A statewide prescription drug monitoring program is nearer to reality this week. House Bill 1693 passed the Senate Judiciary Committee. This measure to create a statewide PDMP will now be placed on the Senate calendar along with my companion legislation, Senate Bill 677. The General Assembly now has two avenues to finally approve this important tool for physicians, pharmacists and other medical professionals.
Opioid addiction continues to tear families apart and destroy lives. In fact, drug overdoses now account for more deaths in our state than auto crashes. Despite this sobering fact, Missouri remains the only state in the nation that lacks a comprehensive system of tracking narcotic prescriptions. The House has passed a PDMP bill eight times, only to see it die in the Senate each year. I’ve been in conversations with my colleagues about this year’s proposals, and we’re making progress on potential changes that I hope will get opponents on board.
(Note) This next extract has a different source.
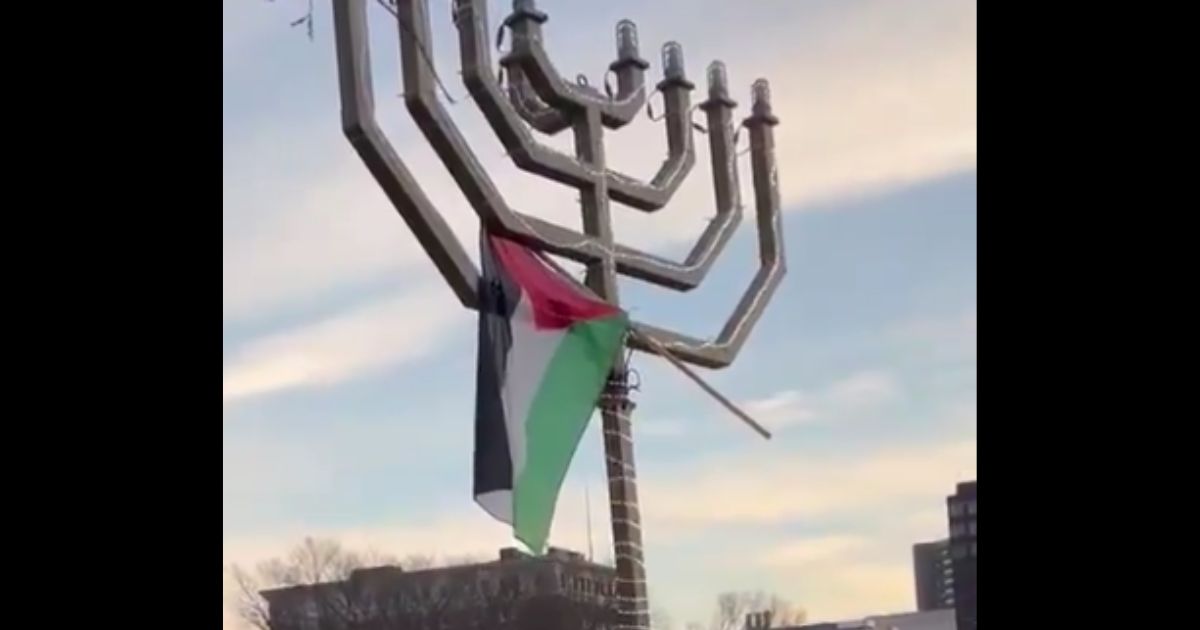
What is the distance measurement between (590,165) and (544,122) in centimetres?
14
I’m looking forward to a robust debate on these bills and remain optimistic we can finally get this important legislation passed.
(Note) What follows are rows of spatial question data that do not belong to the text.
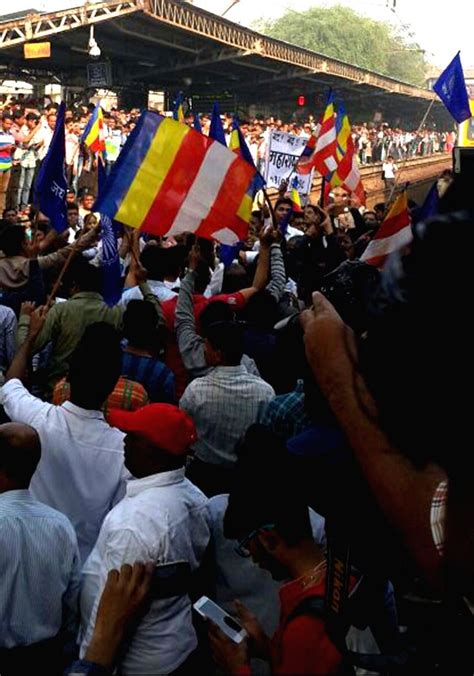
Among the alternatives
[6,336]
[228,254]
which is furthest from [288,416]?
[228,254]

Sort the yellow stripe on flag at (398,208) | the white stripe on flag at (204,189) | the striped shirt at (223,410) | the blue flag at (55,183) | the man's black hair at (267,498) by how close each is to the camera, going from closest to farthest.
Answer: the man's black hair at (267,498) < the striped shirt at (223,410) < the white stripe on flag at (204,189) < the yellow stripe on flag at (398,208) < the blue flag at (55,183)

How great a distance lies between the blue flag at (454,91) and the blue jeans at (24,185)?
7744 mm

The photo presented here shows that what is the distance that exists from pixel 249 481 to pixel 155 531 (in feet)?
1.30

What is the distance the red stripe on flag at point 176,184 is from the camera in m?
5.40

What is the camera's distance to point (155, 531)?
262 centimetres

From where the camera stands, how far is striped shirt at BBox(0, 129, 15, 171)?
14.0 meters

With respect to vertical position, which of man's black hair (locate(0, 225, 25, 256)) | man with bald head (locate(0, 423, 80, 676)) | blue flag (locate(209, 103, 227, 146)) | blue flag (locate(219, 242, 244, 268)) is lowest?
man with bald head (locate(0, 423, 80, 676))

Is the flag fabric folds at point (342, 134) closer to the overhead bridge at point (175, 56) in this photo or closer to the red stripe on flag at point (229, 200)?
the red stripe on flag at point (229, 200)

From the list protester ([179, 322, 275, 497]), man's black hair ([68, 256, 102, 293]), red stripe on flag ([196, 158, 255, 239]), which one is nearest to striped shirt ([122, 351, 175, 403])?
protester ([179, 322, 275, 497])

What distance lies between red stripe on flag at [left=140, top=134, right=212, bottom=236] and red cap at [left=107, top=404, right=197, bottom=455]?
2674 mm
As we move into March, bills are no longer being accepted in the Senate. Amendments to existing bills are still possible, but entirely new pieces of legislation will have to wait until next year. All told, there were 569 bills and 48 resolutions introduced in the Senate this year. That’s in addition to more than 1,500 pieces of legislation from the House of Representatives. We have more than enough to keep us busy until the end of session on May 15.
This week also marked the opening of Missouri’s election season. The first day candidates could file for office was Tuesday, Feb. 25, and that brought a lot of familiar faces to town. In addition to five of the six statewide offices, elections will be held for every member of the U.S. Congress and the Missouri House of Representatives. There are also 17 Missouri Senate seats up for grabs. Because my Senate seat doesn’t expire until 2024, I didn’t have to go to the secretary of state’s office to file, but I did manage to connect with many of my fellow elected officials. A Senate committee I serve on heard testimony from a U.S. congresswoman this week, and my congressman invited a number of the candidates from his district to dinner. It was great to catch up with my congressman and see a bunch of folks from northwest Missouri.
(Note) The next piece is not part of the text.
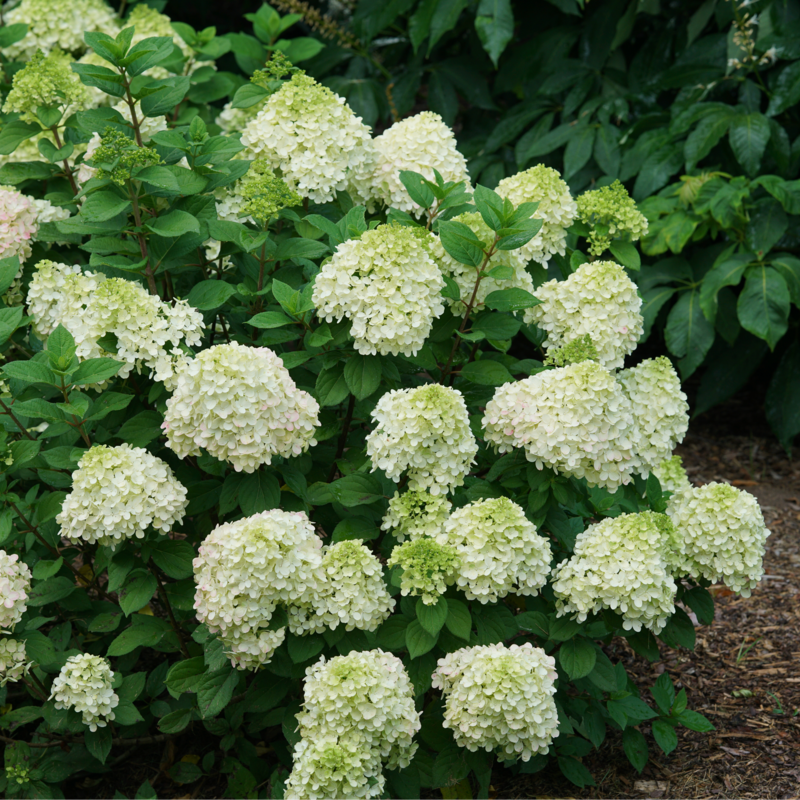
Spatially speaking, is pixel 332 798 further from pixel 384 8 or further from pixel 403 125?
pixel 384 8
In floor action this week, the Senate experienced its longest filibuster of 2020. Following a Monday session that stretched well into the evening, we took up a tort reform bill relating to asbestos-related injury claims on Tuesday afternoon. Debate on that measure lasted nearly 20 hours, as opponents held the floor until 10 a.m. Wednesday, when the bill was tabled without a vote. Typically, a filibuster is accompanied by intense negotiations off the floor, as opposing sides work to reach a compromise. The striking thing about this debate was that the discussions outside the chamber related to an entirely different tort reform measure than the one being discussed inside the chamber.
As lawmakers held the floor overnight, the rest of us worked on Senate Bill 591. This legislation changes requirements for the award of punitive damages in lawsuits. The bill also includes modifications to the Missouri Merchandising Practices Act.